Anche allora c’era un calcio “malato”. L’Italia usciva dallo scandalo delle scommesse che aveva investito molte squadre di club e giocatori illustri. Lo stesso Paolo Rossi, capocannoniere del mondiale, veniva fuori da quella brutta vicenda. Anche allora il calcio era una macchina che muoveva affari e miliardi. Non come oggi certo, ma era tutt’altro che passione e poesia. Eppure, questo non ha impedito ad un Paese intero di identificarsi con quei ragazzi, di tifare e commuoversi con loro, di sfilare in milioni per le strade e di gettarsi alle spalle, in quel “baccanale di massa”, uno dei periodi più orrendi della propria storia: gli anni di piombo e il terrorismo.

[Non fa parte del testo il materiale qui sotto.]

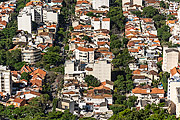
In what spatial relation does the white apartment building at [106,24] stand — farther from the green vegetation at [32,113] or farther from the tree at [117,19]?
the green vegetation at [32,113]

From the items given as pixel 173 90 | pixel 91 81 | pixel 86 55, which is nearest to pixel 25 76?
pixel 91 81

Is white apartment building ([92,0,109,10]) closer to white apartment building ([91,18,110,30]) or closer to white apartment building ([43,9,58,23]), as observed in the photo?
white apartment building ([91,18,110,30])

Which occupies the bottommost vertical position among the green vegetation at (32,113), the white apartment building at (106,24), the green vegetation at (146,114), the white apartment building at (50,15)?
the green vegetation at (32,113)

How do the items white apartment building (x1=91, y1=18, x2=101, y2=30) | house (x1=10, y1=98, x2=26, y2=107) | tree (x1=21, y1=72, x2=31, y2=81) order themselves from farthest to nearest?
1. white apartment building (x1=91, y1=18, x2=101, y2=30)
2. tree (x1=21, y1=72, x2=31, y2=81)
3. house (x1=10, y1=98, x2=26, y2=107)

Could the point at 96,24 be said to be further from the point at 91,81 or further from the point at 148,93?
the point at 148,93

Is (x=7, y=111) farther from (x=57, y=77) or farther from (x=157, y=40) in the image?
(x=157, y=40)

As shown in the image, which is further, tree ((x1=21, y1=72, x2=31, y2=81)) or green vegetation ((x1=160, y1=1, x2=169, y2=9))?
green vegetation ((x1=160, y1=1, x2=169, y2=9))

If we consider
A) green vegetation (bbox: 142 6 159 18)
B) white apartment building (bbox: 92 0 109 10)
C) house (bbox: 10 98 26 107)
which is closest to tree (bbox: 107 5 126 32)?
white apartment building (bbox: 92 0 109 10)

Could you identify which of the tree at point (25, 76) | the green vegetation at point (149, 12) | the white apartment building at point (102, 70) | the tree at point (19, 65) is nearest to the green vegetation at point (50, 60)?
the tree at point (19, 65)
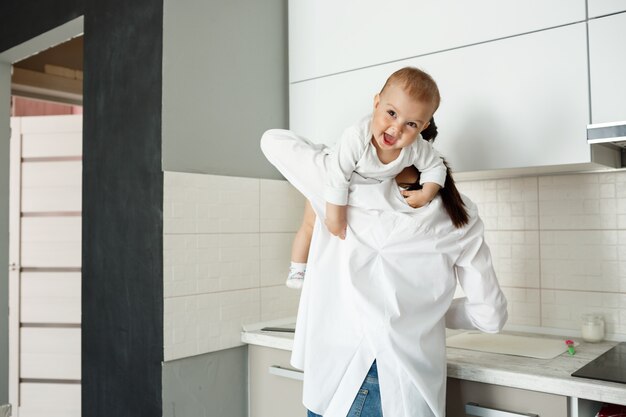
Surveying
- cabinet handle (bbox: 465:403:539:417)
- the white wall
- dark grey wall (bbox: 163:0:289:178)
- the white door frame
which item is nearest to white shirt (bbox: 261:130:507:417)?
cabinet handle (bbox: 465:403:539:417)

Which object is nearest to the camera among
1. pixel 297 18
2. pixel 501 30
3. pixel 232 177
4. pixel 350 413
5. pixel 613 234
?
pixel 350 413

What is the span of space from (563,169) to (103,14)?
1.68 metres

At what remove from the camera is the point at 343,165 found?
4.88 feet

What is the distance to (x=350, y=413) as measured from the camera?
4.91 feet

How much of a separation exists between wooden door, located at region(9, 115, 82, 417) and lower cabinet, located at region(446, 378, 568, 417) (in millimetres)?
2673

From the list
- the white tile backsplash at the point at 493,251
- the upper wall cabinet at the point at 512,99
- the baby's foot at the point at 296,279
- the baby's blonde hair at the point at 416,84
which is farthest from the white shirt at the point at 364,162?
the white tile backsplash at the point at 493,251

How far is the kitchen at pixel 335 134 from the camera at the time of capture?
5.56 feet

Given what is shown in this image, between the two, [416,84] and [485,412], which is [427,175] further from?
[485,412]

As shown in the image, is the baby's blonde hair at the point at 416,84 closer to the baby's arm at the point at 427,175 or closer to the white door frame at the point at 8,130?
the baby's arm at the point at 427,175

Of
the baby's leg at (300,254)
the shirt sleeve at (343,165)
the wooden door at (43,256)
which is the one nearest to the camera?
the shirt sleeve at (343,165)

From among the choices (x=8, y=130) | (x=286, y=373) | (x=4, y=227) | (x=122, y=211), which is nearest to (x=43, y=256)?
(x=4, y=227)

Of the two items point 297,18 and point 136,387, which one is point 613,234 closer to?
point 297,18

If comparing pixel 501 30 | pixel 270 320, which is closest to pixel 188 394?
pixel 270 320

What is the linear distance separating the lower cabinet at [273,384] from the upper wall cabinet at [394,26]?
1036 mm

Perché nel calcio c’è tutto questo. Sentimenti individuali e rituali di massa, coinvolgimento personale e voglia di emozioni condivise. C’è un’identità collettiva, sterile e superficiale quanto si vuole, che ritrova caparbiamente la voglia di riemergere in noi Italiani. C’è qualcosa di profondo e non sempre spiegabile che ci fa tornare bambini anche quando siamo adulti da un pezzo, e siamo consapevoli che fra la nostra passione e il calcio professionistico c’è una zona d’ombra fatta di tifo violento, giri di denaro vertiginosi, sponsor miliardari, affari opachi e corruzione.
Forse è questa dimensione profonda che la Nazionale di Conte è riuscita a risvegliare. Una Nazionale senza grandissimi campioni e senza “prime donne”. Una “squadra operaia”, come si diceva un tempo quando la classe operaia era forte, che fa del collettivo, del sacrificio e della capacità aggregativa le sue armi vincenti. Forse, senza alcuna retorica, è qui che ci siamo appassionati a questa squadra, la dove ci ha mostrato che dalle difficoltà si esce unendo le forze e non soltanto con gli acuti individuali.
Certo ognuno di noi sa che ci sono problemi molto più importanti. Dopo la partita con la Germania ci siamo trovati a provare il dispiacere futile per l’ uscita dell’ Italia dall’Europeo e il dolore profondo per i morti dell’attentato terroristico a Dacca. È questo, purtroppo, appare sempre di più il segno dei nostri tempi. Il segno di un mondo nel quale “l’ambiguità e non l’armonia” è il tratto di fondo. La cosa più importante comunque, è non rassegnarsi mai, anche nel piccolo, ad un mondo siffatto.